Esa mañana de primavera, Samoré despertó a saltos de calandria. Camila llegó desde las torres con su madre, su hermanito y la pecera entre los brazos.
En 5º grado veníamos haciéndonos amigos de las mariposas, los loros y las plantas suculentas, pero nunca habíamos contemplado el húmedo escenario de los anfibios. Nos visitaron ya peces vulgares, unas mascotas corrientes, un hámster diminuto y hasta un erizo peculiar, pero ese octubre irrumpieron inesperadamente los axolotl.
Nos quedamos casi una hora mirándolos, incapaces de otra cosa. Contemplamos sus pálidos matices de estatuas en el estanque mezquino.
Los axolotl son larvas eternas, salamandras a mitad de camino, batracios atorados que jamás completarán su metamorfosis. Renacuajos transparentes, tienen manos de niño. Sus rostros aztecas portan una sonrisa vegetal.
Apoyados los hocicos en la pecera, nos miran con sus ojos de uva.
Apoyadas las narices sobre la pecera, notamos su respiración tectónica, de parsimonia rotundamente geológica. Sentimos que los corazones se acompasan al ritmo espeso de sus branquias. Bajo el agua del salón, el tiempo pasa más lento. Damián mira azorado, morados sus ojos del mosto que sele forma. Lánguidos espectros, sus ojales sin fondo absorben la atención. Los axolotl no tienen párpados. Son todo pupila, puro fondo quizás. Los ojos de Tobías tampoco tienen ahora. Valentina, menos. Melisa ya ni se acuerda si… Nos acercamos cada vez más. Nos miramos y sabemos: ahí hay más que animales. Algo dicen, si nosotros lo decimos. Hablan, piden. Queremos arrimar lo insondable. La cabeza coronada, la espina traslúcida, los omóplatos. ¡Las manos de niño! Bajo esa fascinación inerte, comprendemos que estamos vinculados. En el silencio de asombro se escuchan los primeros sonidos: —Correte, que no veo. —Mirá, mirá ¿viste? Uno tiene ojos y el otro no –dice Jesús arqueando la ceja. —Se lo va a comer al otro… ¡Se lo va comer! —No, no: lo está mirando nomás. Se multiplican los "¿viste?", los "mirá" y los "está mirando". Los vemos. ¿Nos miran? ¿Nos quieren a comer?

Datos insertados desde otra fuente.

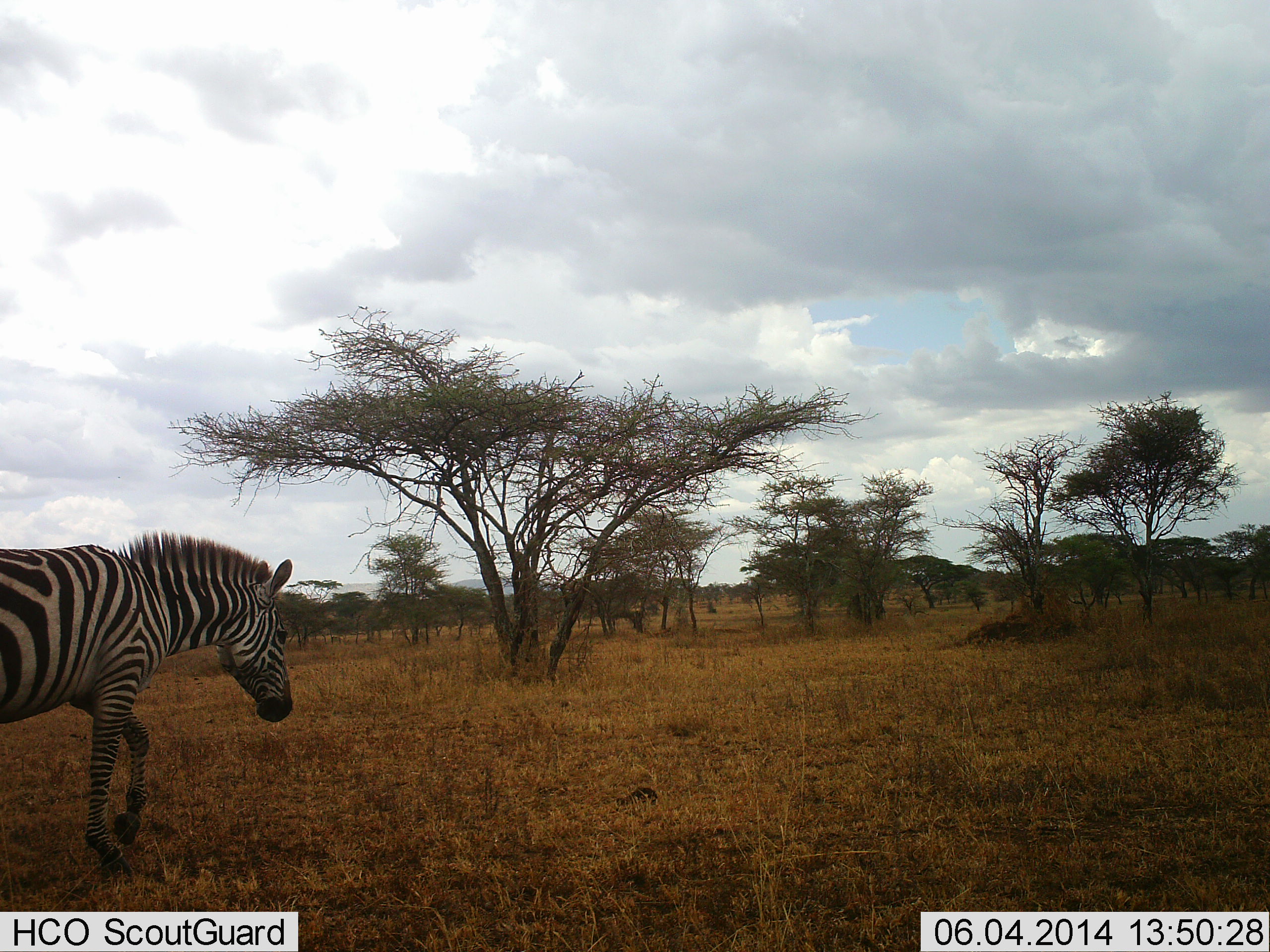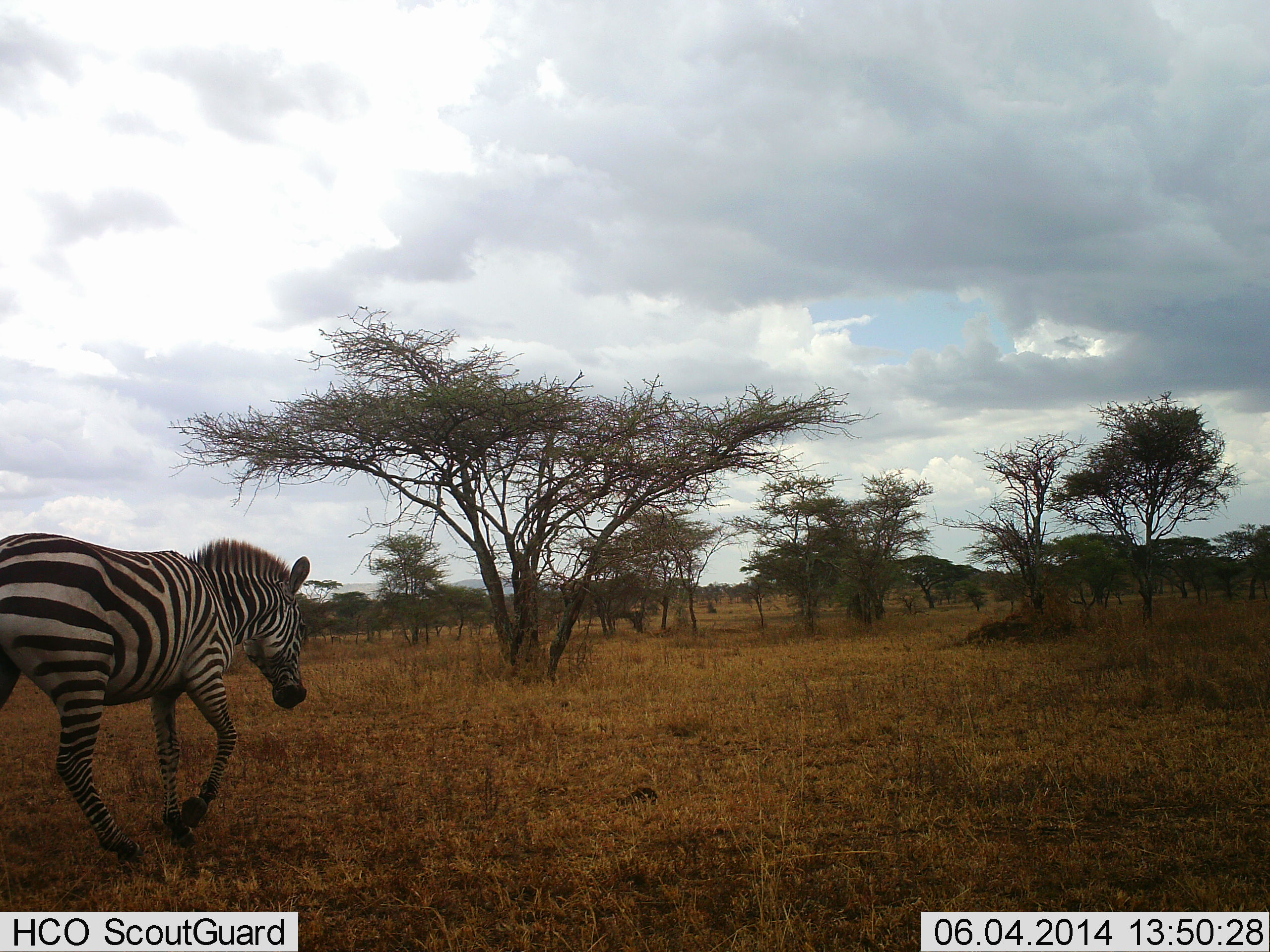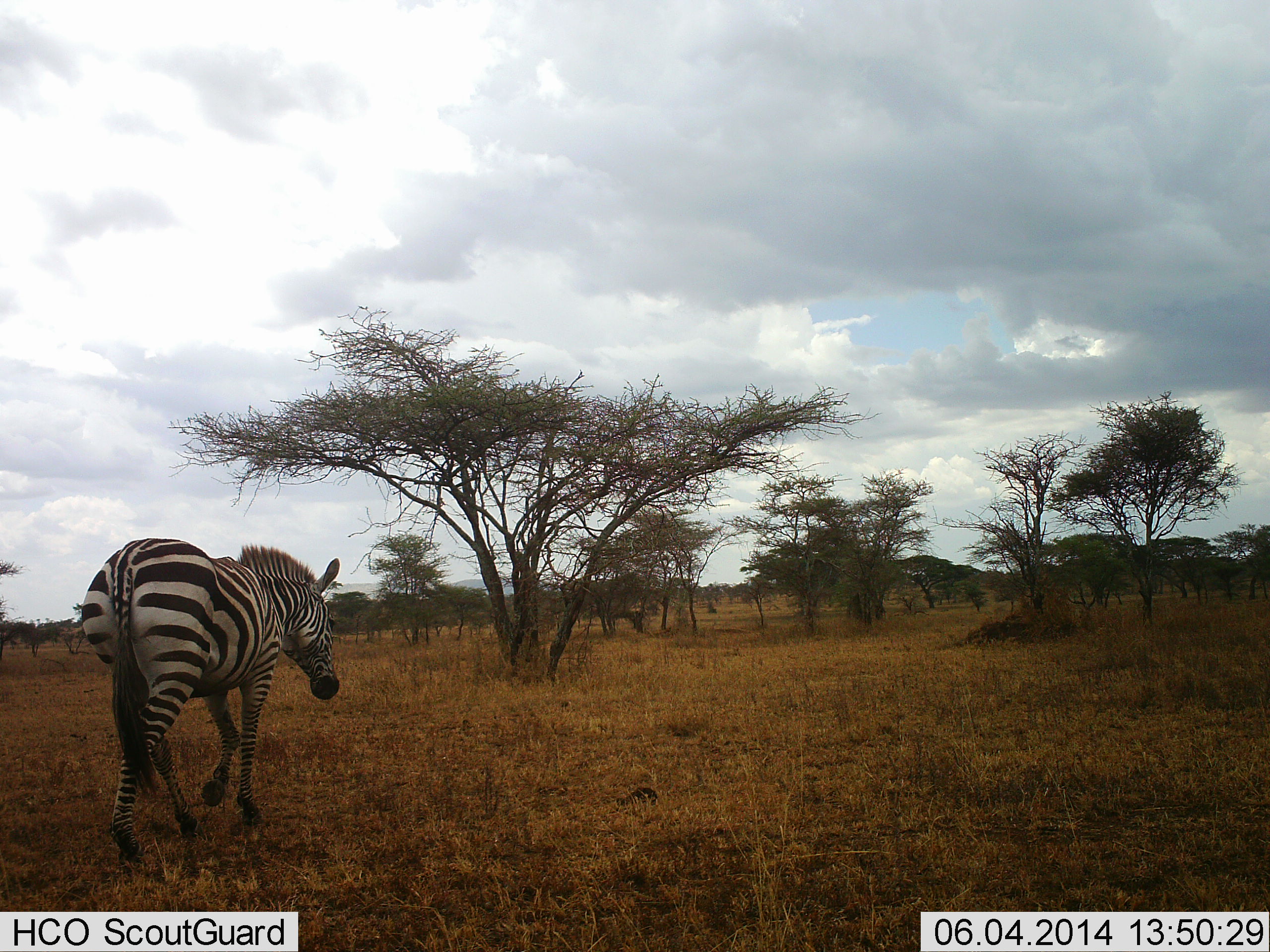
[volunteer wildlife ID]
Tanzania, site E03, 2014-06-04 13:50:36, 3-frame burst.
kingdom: Animalia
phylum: Chordata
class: Mammalia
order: Perissodactyla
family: Equidae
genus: Equus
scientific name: Equus quagga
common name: plains zebra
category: zebra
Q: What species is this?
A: Zebra (plains zebra) (Equus quagga).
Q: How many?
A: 1.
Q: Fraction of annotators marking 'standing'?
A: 10%.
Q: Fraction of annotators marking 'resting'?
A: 0%.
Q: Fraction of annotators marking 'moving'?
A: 90%.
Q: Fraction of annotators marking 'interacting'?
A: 0%.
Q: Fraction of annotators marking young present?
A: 0%.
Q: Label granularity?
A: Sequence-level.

La alharaca convoca legiones de otras aulas.
—Se está riendo –dice Mica con sonrisa mixteca.
—Está sonriendo –ríe Melisa.
—¡Sí! ¡Sí! Este sonrió. Este, seño –señala Laura, contenta.
No hay duda entre las famas de 4º grado. Más todavía que el bostezo, la risa es contagiosa.
Jona no puede evitarlo. De tanto mirar compenetrado, la cabeza se le mueve. Los espasmos sobrevienen. Encoge los labios para imitar la mueca del duende subacuático y captura el aire boqueando para atrapar una lombriz imaginada.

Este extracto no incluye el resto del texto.